In Mexico they have a different way of doing things and you know it. There isn't one place in the U.S. where the paying off of cops is so frequently practiced that it's a part of your routine for traveling there. (Please lie to me and tell me you don't know to leave a $20 in your wallet and put the rest of your money in your sock just in case you meet a cop). What do you think that cop or government official is willing to do for a few thousand? That's where the trouble starts.
If you really are concerned with the violence in Mexico coming to a stop then you need to lay the blame squarely on the way they run their country from top to bottom. The cartels choose to do business the way they are doing business because they can get away with it. There's no recourse for their actions. Why would they buy out a competitor? They can just kill him and his family and take his business. It saves on the paper work.
The government has failed to do their job and thus left it up to unarmed, poor citizens to try and figure out how to stop the criminals. I can't blame them for adopting the, "if you can't beat them, join them," attitude. They really don't have any other choice.
I know what you are saying right now, "but but but Dave we buy the drugs so we are responsible for what the cartels do!" (I know I'm not supposed to cuss and a bunch of you have asked me not to, but we're a 1,000 words deep here and I need to make a point.) Bullshit! I bought a Chrysler, but I'm not responsible for them running their business into the ground.
We are not responsible for their behavior and we need to stop pretending we are. We buy illegal drugs from a lot of different countries. The majority of them conduct business in a quiet non-murderous way. Maybe a few people get killed, but it's not like they are being compared to Baghdad or anything like that. Look at the Canadians. They grow and smuggle in tons and tons of marijuana to the U.S. and they manage to keep the automatic gunfire to a minimum. Why can't the Mexican cartels do that?
Hell, I just thought of something. We're buying drugs from both Canada and Mexico. If we're doing something as consumers that makes one of those countries violent and out of control, then our behavior should have the same effect on the other country, right? We're the problem, right? Well obviously the problem isn't us because you couldn't find two countries handling their duties as America's dope dealer more differently.

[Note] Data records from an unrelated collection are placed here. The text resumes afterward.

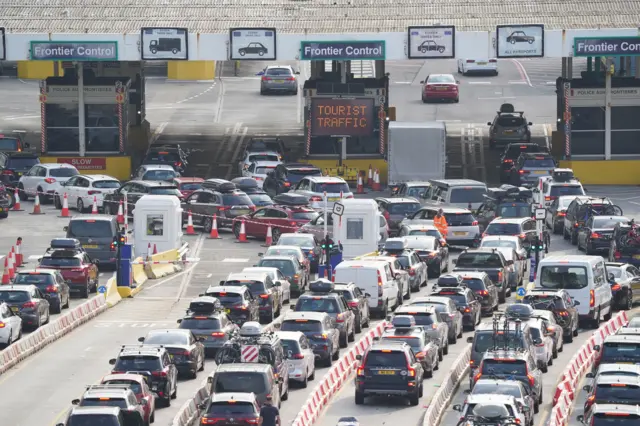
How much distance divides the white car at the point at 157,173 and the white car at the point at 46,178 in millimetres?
2504

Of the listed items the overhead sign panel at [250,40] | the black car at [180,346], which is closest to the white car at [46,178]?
the overhead sign panel at [250,40]

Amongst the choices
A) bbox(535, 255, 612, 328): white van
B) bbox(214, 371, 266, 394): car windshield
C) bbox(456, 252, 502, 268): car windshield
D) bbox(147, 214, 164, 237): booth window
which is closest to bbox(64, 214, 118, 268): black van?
bbox(147, 214, 164, 237): booth window

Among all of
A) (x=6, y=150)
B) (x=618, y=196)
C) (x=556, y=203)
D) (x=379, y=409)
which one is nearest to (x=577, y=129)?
(x=618, y=196)

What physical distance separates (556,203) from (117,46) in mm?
19979

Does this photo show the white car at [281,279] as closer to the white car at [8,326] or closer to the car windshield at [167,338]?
the white car at [8,326]

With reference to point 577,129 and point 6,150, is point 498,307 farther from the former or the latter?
point 6,150

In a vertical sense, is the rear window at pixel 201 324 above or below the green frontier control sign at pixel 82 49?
below

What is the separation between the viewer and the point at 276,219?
201 ft

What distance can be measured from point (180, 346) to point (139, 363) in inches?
106

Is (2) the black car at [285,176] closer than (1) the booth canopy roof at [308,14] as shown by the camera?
Yes

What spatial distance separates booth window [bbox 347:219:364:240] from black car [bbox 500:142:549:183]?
57.0 feet

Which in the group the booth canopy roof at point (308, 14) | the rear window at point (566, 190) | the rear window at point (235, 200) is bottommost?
the rear window at point (235, 200)

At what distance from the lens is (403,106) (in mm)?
97250

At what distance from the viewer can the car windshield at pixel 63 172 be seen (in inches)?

While we are on this, "who's to blame" topic, why don't we examine the drug users. If our so called "appetite" for drugs is the problem, shouldn't quitting those drugs be the answer? Wouldn't it be easier to stop smoking crack tomorrow then waiting several years for the federal government to legalize drugs? Why isn't the "blame America first" crowd refusing to buy drugs in hopes that the cartels will stop their bloody war? Oh, I get it. That might require a little effort on their part. Sorry I asked.
I'm just asking for some clarity here. People want to stop the drug wars in Mexico, but all I hear for a solution is to get more Americans hooked the cartel's top selling products. Pardon me if I'm not buying it.
Commence making angry comments about the wonders of Marijuana in the comments section below and realize that I'm on your side.